## Text section
- - - - - - -

The present disclosure relates to a method for machine learning a LiDAR-based deep learning object perception apparatus and the LiDAR-based deep learning object perception apparatus.

BACKGROUND

As the autonomous driving level advances, an improvement of the performance of the object perception apparatus is required.

To this end, an object perception method using a deep learning artificial intelligence model is being developed.

A LiDAR-based object detection apparatus using a conventional deep learning artificial intelligence model, i.e., a LiDAR-based deep learning object recognition apparatus, has a detection network that differentiates each type of object (i.e., by class). As a result of differentiating objects by class detection network in spite of achieving detection results of high reliability, there is a disadvantage in the increase of calculation overload from the large number of networks.

- - - - - - -

## Written exercise A
Answer these questions from the LiDAR excerpt:
(i) What must improve as the autonomous driving level advances?
(ii) What kind of model does the object perception method being developed use?
(iii) What disadvantage results from differentiating objects by class detection network?
## Written exercise B
Update the stretch of the LiDAR excerpt from "To this end, an" through "number of networks.", changing "calculation overload" to "computational load".

- - - - - - -

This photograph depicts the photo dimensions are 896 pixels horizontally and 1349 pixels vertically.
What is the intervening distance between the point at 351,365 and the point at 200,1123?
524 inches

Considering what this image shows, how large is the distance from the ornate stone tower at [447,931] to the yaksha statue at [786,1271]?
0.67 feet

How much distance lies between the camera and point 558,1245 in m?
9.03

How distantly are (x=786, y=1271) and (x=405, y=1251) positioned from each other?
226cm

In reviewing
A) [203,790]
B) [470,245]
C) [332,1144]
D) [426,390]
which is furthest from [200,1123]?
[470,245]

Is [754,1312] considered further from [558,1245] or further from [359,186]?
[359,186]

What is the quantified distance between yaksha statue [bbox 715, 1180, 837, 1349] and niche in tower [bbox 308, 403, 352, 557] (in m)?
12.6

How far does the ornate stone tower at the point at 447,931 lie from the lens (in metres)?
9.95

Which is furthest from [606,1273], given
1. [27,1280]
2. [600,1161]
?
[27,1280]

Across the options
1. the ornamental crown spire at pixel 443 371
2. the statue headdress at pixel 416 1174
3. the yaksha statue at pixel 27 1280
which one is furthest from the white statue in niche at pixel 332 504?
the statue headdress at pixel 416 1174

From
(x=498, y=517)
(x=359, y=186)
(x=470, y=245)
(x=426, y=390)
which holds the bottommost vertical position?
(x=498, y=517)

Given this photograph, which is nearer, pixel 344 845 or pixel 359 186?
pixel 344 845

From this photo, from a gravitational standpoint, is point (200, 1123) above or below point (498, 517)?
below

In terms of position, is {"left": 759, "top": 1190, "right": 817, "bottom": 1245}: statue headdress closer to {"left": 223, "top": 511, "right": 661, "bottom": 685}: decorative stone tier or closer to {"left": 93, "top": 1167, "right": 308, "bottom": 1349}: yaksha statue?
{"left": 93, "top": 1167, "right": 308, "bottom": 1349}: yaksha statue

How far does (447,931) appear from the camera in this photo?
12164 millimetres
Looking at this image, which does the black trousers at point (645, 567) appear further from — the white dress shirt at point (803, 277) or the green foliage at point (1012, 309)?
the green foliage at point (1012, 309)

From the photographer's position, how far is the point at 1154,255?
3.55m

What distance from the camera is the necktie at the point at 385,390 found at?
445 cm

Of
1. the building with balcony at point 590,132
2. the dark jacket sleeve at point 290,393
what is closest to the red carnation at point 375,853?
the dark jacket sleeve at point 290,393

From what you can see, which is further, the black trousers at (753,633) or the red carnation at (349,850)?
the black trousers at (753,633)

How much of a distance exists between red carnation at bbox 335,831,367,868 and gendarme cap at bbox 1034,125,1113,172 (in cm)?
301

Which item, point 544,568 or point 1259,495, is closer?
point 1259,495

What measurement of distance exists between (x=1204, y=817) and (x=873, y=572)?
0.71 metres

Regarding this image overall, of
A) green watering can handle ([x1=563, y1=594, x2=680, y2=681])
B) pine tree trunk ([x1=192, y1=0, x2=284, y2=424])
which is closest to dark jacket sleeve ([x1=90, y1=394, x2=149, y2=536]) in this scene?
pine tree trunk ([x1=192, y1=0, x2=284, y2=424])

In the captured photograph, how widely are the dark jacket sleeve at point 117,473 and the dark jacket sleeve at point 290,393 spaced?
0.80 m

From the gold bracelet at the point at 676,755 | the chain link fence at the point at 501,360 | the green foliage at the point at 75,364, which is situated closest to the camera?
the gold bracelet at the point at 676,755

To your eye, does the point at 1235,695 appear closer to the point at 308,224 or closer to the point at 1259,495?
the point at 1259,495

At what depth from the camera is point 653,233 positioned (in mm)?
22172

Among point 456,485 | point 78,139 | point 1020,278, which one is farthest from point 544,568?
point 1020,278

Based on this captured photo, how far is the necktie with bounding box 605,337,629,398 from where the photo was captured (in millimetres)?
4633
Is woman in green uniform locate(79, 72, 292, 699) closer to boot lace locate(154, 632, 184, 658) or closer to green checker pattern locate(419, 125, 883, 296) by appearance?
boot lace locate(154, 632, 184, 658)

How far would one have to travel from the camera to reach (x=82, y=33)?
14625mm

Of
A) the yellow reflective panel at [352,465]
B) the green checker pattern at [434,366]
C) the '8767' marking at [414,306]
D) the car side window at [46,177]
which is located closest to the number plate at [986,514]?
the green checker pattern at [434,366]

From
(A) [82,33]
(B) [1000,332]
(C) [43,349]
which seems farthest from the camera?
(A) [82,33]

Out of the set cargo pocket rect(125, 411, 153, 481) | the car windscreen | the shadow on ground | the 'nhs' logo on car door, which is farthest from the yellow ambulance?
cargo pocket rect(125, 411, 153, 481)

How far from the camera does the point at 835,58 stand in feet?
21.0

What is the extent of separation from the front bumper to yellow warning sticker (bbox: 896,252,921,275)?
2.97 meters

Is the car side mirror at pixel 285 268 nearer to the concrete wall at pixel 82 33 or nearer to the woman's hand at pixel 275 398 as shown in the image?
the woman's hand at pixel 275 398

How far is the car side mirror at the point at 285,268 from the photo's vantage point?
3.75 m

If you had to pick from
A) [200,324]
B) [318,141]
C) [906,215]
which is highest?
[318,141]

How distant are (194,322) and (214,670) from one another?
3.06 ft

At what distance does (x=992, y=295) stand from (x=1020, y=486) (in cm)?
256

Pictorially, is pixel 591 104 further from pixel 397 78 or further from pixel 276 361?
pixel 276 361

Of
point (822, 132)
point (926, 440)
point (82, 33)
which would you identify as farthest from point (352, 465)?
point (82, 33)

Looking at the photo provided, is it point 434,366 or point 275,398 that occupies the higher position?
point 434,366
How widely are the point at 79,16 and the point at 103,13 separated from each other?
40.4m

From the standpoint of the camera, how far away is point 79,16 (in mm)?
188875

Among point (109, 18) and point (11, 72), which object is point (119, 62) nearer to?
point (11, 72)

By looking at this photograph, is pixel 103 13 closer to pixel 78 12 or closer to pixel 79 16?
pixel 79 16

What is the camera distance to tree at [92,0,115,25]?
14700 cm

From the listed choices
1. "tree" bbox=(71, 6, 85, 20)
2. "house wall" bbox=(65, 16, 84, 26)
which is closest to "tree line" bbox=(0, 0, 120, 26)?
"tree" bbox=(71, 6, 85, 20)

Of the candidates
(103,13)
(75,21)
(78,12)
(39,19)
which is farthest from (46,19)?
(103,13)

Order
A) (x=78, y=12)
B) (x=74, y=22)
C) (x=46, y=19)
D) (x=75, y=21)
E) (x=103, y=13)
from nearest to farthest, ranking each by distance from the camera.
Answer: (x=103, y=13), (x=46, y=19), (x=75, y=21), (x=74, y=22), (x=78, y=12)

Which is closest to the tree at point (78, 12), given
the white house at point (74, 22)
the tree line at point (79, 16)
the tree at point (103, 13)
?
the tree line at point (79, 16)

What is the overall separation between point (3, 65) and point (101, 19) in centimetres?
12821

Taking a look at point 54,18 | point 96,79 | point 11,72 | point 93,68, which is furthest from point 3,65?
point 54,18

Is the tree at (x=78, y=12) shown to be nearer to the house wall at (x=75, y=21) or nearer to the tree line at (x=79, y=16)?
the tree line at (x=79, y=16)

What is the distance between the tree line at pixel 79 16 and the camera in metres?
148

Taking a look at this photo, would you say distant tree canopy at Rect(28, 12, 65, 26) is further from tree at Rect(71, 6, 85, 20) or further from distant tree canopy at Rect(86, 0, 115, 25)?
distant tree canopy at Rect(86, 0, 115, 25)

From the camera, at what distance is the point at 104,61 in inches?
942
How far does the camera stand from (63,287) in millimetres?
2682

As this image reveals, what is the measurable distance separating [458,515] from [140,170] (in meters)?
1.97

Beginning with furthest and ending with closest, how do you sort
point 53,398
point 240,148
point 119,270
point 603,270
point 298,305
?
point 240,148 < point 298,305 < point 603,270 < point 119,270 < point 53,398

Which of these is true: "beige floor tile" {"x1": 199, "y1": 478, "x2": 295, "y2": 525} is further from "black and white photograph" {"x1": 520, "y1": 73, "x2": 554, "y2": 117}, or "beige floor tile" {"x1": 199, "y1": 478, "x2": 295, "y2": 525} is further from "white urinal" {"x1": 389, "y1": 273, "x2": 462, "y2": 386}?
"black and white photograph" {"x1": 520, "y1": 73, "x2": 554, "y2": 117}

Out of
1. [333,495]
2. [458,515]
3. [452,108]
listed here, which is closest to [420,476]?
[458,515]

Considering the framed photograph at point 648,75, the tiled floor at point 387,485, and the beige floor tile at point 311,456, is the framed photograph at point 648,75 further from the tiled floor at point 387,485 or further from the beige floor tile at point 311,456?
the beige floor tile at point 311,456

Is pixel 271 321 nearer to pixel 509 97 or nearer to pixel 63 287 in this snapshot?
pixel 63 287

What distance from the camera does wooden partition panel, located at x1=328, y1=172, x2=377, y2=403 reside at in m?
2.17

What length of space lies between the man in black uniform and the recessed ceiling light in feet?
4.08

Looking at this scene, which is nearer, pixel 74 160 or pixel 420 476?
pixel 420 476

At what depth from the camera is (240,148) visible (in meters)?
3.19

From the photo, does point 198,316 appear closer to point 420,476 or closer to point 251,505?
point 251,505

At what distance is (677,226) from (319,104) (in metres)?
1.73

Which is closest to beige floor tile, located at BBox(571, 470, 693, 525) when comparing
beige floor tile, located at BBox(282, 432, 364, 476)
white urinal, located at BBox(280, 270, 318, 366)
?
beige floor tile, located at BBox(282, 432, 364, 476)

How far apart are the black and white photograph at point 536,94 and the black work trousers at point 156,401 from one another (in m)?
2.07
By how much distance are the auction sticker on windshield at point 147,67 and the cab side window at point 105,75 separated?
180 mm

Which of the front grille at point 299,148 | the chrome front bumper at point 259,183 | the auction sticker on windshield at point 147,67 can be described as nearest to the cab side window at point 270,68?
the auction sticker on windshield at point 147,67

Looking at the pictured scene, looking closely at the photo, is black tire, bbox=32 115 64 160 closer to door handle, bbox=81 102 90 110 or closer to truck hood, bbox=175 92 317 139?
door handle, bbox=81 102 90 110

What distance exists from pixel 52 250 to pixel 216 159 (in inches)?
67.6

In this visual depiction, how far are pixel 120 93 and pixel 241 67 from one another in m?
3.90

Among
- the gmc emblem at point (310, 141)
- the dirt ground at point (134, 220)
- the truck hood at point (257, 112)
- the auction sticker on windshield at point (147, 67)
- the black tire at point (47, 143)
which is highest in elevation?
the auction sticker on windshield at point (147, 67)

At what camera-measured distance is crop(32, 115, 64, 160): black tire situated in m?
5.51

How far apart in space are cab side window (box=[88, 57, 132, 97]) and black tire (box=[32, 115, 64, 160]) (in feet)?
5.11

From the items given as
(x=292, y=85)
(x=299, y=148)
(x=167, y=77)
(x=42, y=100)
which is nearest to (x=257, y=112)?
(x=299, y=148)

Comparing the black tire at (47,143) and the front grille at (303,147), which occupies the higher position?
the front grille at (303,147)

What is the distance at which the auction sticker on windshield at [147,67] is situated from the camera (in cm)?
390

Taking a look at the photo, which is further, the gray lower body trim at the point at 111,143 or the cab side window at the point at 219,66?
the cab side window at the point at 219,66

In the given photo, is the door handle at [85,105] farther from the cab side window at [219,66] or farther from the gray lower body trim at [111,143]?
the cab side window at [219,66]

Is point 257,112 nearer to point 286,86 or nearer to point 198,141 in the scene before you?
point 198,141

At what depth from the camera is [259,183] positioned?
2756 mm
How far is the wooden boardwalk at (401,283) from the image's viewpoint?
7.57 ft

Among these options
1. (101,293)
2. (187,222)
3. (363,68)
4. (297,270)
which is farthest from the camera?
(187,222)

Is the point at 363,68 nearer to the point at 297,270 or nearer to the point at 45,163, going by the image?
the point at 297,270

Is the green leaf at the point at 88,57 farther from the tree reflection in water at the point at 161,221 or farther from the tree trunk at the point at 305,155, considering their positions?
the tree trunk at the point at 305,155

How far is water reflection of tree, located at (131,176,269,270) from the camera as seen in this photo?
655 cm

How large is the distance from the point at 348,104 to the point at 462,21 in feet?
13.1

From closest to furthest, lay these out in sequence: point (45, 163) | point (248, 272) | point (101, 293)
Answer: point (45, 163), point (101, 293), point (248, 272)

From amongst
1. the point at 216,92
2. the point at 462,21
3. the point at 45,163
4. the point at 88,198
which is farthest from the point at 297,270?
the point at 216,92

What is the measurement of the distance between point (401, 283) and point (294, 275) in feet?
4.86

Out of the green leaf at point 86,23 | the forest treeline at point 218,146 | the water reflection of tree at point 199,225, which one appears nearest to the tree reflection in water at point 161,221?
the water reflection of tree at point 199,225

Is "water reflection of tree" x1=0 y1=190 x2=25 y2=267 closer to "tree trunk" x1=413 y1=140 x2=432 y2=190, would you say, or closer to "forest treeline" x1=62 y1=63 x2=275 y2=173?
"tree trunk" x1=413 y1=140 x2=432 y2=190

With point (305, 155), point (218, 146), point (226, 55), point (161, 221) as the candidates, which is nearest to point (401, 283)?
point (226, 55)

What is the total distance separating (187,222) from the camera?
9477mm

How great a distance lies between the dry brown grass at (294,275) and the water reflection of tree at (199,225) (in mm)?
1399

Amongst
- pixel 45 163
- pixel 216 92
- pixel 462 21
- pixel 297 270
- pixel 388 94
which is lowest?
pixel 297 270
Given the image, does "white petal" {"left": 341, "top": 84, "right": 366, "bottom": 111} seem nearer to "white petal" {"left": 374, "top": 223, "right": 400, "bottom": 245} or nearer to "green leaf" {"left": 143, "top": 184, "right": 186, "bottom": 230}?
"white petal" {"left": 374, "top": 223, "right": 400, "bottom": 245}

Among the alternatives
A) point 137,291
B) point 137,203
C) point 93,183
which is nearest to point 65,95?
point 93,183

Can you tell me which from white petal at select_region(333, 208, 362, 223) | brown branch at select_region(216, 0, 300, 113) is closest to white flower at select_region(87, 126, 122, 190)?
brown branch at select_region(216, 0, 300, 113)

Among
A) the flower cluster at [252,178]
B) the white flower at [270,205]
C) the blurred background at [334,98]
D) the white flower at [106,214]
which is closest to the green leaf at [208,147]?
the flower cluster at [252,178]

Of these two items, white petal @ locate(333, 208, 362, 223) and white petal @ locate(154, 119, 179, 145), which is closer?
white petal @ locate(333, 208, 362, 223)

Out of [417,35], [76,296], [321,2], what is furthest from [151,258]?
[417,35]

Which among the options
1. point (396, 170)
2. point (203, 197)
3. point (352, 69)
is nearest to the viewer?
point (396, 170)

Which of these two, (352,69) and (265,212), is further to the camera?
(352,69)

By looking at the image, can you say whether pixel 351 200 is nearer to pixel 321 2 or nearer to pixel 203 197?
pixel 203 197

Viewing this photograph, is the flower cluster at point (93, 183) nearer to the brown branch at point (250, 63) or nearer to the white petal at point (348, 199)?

- - - - - - -

## Full answer A
(i) The performance of the object perception apparatus.
(ii) A deep learning artificial intelligence model.
(iii) An increase of calculation overload from the large number of networks.

## Full answer B
To this end, an object perception method using a deep learning artificial intelligence model is being developed.

A LiDAR-based object detection apparatus using a conventional deep learning artificial intelligence model, i.e., a LiDAR-based deep learning object recognition apparatus, has a detection network that differentiates each type of object (i.e., by class). As a result of differentiating objects by class detection network in spite of achieving detection results of high reliability, there is a disadvantage in the increase of computational load from the large number of networks.